3. John Gardner’s The Art of Fiction is for those of you who have conquered perfectionism and procrastination and are now going about the messy business of making sentences. Gardner sees fiction as the creation of a dream in the reader’s mind:
We may observe, first, that if the effect of the dream is to be powerful, the dream must … be vivid and continuous—vivid because if we are not quite clear about what it is we’re dreaming, who and where the characters are, what it is that they’re doing or trying to do and why, our emotions and judgements must be confused, dissipated, or blocked; and continuous because a repeatedly interrupted flow of action must necessarily have less force than an action directly carried through from its beginning to its conclusion.

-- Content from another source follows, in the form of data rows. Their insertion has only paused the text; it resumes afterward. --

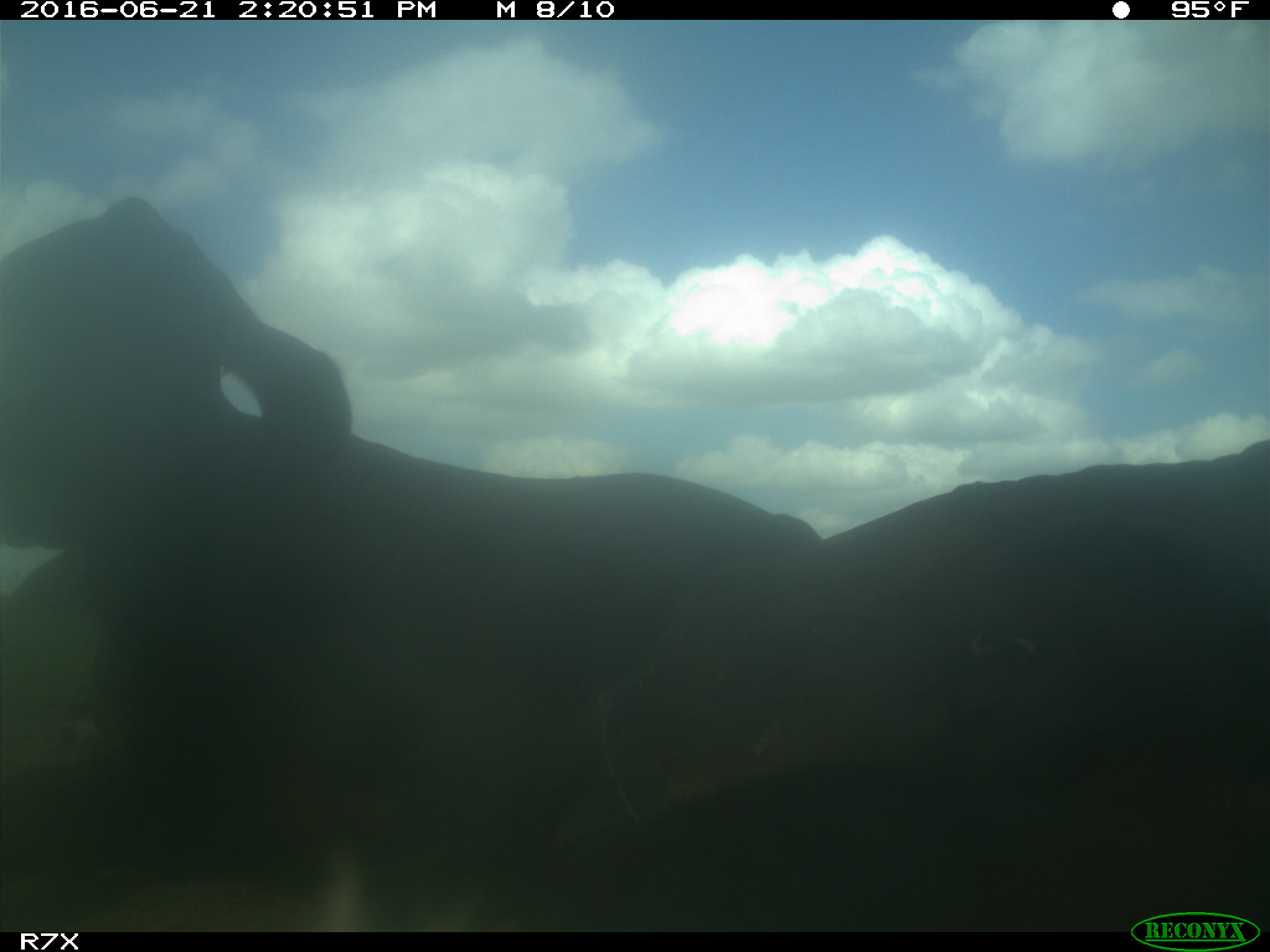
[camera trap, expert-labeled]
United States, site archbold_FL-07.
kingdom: Animalia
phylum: Chordata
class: Mammalia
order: Artiodactyla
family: Bovidae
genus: Bos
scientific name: Bos taurus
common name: domestic cow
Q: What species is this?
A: Bos taurus (domestic cow).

Drawing on examples from Homer to Updike, Gardner demonstrates the various ways in which writers have created these dreams in the minds of readers. He addresses practical issues of craft, including point of view, sentence structure, voice, and rhythm, and his chapter on common errors—mistakes that “snap” the reader out of the fictional dream—should be essential reading for all would-be novelists. He’s particularly harsh on writers who use fancy-pants Latinate terms where Anglo-Saxon ones would do; if your story features an “inhospitable abode” instead of, say, a desert of rocks and sand, well, there’s probably no hope for you.